Reproduce only the part of the listing below that opens with the line containing "Given what you" and runs through the end of the listing, substituting "countertop" for every occurrence of "table surface" and leaving all else unchanged.

▬▬▬▬▬▬

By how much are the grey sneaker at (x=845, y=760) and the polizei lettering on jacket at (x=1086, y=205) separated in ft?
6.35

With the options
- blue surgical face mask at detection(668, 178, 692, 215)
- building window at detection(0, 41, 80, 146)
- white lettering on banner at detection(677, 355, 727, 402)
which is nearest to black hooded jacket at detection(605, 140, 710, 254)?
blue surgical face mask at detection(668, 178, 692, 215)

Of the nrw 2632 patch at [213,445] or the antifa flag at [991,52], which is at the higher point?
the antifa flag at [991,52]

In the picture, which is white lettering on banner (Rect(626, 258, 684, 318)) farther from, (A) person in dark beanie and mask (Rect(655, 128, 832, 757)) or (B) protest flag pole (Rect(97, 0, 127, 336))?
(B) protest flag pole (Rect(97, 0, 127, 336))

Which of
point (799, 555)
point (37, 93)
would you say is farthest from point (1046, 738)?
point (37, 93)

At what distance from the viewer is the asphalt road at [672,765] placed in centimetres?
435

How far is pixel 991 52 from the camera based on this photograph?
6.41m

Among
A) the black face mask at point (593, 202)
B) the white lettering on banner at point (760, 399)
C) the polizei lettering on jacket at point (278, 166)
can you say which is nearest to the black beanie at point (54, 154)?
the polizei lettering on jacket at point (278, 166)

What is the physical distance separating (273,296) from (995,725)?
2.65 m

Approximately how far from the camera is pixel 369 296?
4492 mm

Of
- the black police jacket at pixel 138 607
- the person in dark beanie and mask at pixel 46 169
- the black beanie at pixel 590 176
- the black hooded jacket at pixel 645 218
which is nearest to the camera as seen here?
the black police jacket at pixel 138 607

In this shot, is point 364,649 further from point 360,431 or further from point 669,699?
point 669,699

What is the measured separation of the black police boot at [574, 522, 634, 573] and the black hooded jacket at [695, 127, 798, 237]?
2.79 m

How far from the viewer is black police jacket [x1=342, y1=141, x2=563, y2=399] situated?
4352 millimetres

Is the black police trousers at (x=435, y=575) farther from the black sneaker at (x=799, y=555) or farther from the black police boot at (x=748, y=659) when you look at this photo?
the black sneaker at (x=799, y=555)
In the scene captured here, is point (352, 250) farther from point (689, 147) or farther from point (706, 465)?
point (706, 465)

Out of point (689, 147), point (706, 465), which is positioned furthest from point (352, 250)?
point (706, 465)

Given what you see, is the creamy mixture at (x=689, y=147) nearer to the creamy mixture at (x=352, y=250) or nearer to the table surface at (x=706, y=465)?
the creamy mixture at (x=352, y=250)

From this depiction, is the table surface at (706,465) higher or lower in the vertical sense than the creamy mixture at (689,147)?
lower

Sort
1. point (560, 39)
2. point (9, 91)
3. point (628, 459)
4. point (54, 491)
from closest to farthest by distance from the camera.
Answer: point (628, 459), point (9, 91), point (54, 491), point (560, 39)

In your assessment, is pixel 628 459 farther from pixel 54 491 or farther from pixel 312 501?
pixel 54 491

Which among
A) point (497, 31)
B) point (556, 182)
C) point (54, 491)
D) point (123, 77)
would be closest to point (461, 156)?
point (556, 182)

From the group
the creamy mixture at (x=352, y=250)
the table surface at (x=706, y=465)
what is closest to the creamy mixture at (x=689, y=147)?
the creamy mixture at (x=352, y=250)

▬▬▬▬▬▬

◆ TASK RESULT
Given what you see, is the creamy mixture at (x=689, y=147) nearer to the creamy mixture at (x=352, y=250) or nearer to the countertop at (x=706, y=465)?
the creamy mixture at (x=352, y=250)

From this depiction, is the countertop at (706,465) higher or lower in the vertical sense than the creamy mixture at (689,147)?
lower

Sort
1. point (560, 39)
2. point (9, 91)
3. point (628, 459)
4. point (54, 491)
from closest to farthest by distance from the camera.
Answer: point (628, 459), point (9, 91), point (54, 491), point (560, 39)

In your assessment, is pixel 628 459 farther from pixel 54 491 or farther from pixel 312 501?
pixel 54 491

Which among
A) point (497, 31)
B) point (556, 182)
C) point (54, 491)
D) point (123, 77)
would be closest to point (461, 156)?
point (556, 182)

From the group
the creamy mixture at (x=352, y=250)
the countertop at (x=706, y=465)
what is closest to the creamy mixture at (x=689, y=147)?
the creamy mixture at (x=352, y=250)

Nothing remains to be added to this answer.